(Collected data entries)
····················

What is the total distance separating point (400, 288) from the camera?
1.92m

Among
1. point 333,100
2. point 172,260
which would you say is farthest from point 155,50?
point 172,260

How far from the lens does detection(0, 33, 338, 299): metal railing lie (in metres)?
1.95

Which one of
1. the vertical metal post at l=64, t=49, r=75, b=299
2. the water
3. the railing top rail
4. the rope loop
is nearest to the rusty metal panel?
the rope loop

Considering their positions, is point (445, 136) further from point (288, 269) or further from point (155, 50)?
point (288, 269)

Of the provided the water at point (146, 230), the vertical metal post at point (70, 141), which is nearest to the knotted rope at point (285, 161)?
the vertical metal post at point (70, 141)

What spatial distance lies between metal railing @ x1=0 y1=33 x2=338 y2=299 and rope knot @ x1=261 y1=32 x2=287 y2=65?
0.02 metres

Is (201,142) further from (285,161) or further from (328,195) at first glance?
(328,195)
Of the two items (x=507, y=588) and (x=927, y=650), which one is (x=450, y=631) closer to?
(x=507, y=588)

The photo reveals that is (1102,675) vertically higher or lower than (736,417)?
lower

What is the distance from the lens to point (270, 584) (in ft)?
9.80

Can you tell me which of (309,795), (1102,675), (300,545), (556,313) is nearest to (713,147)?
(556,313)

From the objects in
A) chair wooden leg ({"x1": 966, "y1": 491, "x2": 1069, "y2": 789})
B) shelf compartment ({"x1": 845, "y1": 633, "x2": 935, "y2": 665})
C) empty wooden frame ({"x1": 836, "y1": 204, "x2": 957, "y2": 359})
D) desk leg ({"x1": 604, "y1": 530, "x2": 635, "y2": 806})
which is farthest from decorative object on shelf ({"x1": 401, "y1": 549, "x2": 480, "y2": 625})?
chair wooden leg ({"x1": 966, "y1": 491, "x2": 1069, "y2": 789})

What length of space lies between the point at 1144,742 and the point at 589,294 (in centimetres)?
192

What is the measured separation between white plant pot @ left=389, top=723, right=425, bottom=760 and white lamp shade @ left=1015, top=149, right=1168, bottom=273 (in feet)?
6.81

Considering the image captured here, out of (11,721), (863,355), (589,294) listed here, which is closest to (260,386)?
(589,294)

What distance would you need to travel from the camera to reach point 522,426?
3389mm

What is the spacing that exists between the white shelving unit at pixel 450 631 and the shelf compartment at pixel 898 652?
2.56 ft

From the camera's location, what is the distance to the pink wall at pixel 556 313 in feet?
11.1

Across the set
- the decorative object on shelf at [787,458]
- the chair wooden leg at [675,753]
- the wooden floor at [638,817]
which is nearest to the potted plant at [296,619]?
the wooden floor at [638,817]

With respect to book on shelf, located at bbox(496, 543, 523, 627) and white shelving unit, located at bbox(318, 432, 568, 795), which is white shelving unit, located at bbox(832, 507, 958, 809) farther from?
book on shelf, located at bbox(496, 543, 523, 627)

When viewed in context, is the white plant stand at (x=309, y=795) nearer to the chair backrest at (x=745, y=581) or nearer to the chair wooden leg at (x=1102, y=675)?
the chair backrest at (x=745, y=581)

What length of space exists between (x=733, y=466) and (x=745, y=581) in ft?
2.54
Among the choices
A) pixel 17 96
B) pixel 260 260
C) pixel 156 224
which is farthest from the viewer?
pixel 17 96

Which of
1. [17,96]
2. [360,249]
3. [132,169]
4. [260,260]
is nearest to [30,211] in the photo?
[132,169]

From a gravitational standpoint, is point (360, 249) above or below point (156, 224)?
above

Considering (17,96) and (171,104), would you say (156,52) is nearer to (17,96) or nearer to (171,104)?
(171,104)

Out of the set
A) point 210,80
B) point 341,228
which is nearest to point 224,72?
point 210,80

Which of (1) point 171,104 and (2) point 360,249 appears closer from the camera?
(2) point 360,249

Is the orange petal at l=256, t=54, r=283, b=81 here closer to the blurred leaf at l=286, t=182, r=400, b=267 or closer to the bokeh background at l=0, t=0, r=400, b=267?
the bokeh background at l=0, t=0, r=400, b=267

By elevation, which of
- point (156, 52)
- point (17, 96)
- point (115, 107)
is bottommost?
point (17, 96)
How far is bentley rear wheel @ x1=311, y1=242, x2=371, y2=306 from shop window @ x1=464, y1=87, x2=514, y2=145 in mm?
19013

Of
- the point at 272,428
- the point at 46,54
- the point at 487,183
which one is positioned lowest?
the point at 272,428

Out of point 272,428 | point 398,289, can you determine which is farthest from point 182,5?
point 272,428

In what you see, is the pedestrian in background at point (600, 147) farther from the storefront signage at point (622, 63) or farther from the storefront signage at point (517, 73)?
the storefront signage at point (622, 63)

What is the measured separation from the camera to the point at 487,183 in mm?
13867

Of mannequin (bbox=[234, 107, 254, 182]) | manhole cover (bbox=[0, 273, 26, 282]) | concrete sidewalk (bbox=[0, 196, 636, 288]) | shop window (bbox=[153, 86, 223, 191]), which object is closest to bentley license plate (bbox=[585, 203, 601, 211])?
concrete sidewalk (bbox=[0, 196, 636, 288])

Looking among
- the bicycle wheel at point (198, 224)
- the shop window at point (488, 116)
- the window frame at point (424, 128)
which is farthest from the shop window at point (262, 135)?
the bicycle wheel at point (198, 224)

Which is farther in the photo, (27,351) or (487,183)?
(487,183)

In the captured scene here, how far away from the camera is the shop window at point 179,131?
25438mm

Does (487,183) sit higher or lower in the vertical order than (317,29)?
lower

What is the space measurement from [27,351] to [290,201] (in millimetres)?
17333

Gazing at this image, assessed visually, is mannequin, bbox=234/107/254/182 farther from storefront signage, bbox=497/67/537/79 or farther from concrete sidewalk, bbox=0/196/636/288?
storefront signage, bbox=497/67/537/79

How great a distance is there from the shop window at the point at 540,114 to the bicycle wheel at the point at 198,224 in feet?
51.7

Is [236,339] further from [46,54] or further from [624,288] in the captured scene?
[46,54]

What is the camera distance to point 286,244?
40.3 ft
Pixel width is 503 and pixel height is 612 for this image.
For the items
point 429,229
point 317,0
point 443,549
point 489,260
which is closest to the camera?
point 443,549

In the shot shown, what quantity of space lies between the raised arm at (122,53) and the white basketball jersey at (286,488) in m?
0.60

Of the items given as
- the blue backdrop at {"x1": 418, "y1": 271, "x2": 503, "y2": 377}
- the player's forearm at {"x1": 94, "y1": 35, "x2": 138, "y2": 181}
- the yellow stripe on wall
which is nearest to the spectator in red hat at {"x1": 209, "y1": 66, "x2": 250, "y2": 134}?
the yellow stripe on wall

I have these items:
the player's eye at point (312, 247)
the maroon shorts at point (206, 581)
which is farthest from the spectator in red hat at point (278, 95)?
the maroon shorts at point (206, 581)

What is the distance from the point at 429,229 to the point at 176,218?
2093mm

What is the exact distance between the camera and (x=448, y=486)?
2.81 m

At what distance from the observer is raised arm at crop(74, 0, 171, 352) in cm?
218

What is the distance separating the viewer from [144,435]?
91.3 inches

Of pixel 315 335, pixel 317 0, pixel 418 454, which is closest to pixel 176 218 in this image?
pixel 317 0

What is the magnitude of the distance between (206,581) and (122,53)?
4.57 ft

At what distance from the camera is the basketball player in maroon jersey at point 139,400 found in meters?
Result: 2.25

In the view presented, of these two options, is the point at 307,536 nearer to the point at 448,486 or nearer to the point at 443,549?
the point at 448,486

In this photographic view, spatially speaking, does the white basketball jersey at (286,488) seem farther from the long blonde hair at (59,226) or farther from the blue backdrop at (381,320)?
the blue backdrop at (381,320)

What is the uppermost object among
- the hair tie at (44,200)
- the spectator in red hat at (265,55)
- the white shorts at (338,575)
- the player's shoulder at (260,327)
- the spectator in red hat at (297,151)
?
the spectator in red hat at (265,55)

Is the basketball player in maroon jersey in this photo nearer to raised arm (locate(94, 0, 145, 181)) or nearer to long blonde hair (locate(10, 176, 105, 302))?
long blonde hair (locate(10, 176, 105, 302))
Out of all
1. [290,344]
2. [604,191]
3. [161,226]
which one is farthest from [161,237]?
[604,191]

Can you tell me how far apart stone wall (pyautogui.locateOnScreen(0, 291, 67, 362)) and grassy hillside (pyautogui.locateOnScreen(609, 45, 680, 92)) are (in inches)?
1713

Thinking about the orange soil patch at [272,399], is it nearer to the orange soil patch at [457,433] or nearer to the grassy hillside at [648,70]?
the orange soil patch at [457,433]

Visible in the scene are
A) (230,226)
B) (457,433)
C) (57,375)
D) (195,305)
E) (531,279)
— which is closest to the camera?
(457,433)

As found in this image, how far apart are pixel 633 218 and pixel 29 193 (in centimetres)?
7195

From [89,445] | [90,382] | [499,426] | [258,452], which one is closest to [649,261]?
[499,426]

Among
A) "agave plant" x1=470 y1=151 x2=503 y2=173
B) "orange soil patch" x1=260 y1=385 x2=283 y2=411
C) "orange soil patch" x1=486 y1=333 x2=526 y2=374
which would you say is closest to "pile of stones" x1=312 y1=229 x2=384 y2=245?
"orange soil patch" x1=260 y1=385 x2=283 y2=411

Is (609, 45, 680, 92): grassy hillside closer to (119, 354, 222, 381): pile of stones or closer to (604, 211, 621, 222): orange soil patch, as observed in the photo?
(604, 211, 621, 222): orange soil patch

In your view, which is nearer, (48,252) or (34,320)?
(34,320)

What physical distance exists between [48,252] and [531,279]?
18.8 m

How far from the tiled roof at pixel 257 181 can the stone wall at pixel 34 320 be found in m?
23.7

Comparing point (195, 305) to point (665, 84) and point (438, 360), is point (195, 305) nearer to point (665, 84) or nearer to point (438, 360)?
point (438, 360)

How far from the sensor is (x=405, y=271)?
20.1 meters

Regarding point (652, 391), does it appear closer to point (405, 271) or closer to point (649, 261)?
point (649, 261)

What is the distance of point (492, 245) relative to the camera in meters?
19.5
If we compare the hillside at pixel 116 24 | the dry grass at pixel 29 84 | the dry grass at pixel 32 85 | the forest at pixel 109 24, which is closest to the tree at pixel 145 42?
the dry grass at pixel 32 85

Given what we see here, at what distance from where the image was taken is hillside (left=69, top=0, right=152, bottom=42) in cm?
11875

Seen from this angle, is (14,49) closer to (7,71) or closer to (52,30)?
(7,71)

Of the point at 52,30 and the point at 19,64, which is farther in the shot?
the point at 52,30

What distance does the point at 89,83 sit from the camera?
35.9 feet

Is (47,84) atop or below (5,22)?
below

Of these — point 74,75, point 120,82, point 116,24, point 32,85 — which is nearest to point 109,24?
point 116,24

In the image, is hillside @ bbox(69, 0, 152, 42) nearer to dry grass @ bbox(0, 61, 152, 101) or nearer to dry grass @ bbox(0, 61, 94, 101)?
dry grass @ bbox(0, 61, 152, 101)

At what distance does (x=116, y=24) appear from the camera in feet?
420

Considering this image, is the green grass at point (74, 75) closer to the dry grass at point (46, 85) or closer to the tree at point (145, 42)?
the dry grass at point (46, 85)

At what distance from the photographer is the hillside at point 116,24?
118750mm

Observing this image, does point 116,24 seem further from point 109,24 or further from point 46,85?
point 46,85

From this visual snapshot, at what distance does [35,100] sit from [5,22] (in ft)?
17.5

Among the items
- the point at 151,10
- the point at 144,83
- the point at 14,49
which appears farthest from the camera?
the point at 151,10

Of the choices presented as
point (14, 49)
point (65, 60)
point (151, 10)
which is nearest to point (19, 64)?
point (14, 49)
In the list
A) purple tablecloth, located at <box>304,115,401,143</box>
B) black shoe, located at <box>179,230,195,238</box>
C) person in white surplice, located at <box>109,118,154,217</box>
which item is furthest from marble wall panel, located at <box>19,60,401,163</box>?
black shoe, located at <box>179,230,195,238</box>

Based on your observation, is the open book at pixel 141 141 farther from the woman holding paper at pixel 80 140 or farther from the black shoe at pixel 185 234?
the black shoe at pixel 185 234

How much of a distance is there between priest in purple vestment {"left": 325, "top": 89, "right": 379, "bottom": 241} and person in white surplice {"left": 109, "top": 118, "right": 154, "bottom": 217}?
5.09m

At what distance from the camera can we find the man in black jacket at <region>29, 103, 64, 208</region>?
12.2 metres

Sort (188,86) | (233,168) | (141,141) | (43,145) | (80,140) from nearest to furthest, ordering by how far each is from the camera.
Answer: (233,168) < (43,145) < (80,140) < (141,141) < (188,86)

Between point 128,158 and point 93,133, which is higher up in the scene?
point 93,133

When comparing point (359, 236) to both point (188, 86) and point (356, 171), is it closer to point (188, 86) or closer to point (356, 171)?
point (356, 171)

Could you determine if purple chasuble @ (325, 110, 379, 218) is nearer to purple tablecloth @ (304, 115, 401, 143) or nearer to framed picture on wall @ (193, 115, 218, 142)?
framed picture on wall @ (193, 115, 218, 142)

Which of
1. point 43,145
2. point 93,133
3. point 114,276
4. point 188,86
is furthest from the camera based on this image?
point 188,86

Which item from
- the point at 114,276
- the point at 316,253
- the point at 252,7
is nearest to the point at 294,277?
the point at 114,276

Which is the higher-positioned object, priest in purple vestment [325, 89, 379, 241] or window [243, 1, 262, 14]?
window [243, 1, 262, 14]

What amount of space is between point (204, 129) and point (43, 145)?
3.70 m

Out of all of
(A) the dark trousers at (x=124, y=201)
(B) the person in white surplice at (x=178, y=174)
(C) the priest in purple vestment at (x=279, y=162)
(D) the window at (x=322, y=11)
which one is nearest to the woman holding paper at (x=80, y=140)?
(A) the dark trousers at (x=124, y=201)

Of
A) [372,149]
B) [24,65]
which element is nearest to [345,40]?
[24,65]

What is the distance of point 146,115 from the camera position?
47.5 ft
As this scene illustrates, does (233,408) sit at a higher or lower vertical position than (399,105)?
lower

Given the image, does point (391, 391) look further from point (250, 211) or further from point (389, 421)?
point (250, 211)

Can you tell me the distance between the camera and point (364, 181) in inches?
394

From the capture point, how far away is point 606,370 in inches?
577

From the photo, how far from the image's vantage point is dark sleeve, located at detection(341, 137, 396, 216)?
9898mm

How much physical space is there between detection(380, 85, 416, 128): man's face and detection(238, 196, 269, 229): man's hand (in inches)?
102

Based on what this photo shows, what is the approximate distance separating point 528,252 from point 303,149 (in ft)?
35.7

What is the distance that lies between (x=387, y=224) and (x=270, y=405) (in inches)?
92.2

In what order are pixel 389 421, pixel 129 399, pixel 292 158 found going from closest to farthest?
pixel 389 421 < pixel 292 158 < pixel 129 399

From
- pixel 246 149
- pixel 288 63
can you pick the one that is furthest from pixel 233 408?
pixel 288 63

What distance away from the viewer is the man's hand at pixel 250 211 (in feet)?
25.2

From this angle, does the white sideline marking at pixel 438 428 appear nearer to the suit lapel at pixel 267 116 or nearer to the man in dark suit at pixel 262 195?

····················

### EXERCISE GOAL
Repeat only the lines running from the line that contains "What is the distance that" through the last line above, inclusive.

### THE COMPLETED TASK
What is the distance that lies between (x=387, y=224) and (x=270, y=405) (in inches)?
92.2

In what order are pixel 389 421, pixel 129 399, pixel 292 158 found going from closest to farthest?
pixel 389 421 < pixel 292 158 < pixel 129 399

From
- pixel 246 149
- pixel 288 63
can you pick the one that is furthest from pixel 233 408?
pixel 288 63

What distance away from the viewer is the man's hand at pixel 250 211 (in feet)?
25.2

From this angle, does the white sideline marking at pixel 438 428 appear nearer to the suit lapel at pixel 267 116 or nearer to the man in dark suit at pixel 262 195?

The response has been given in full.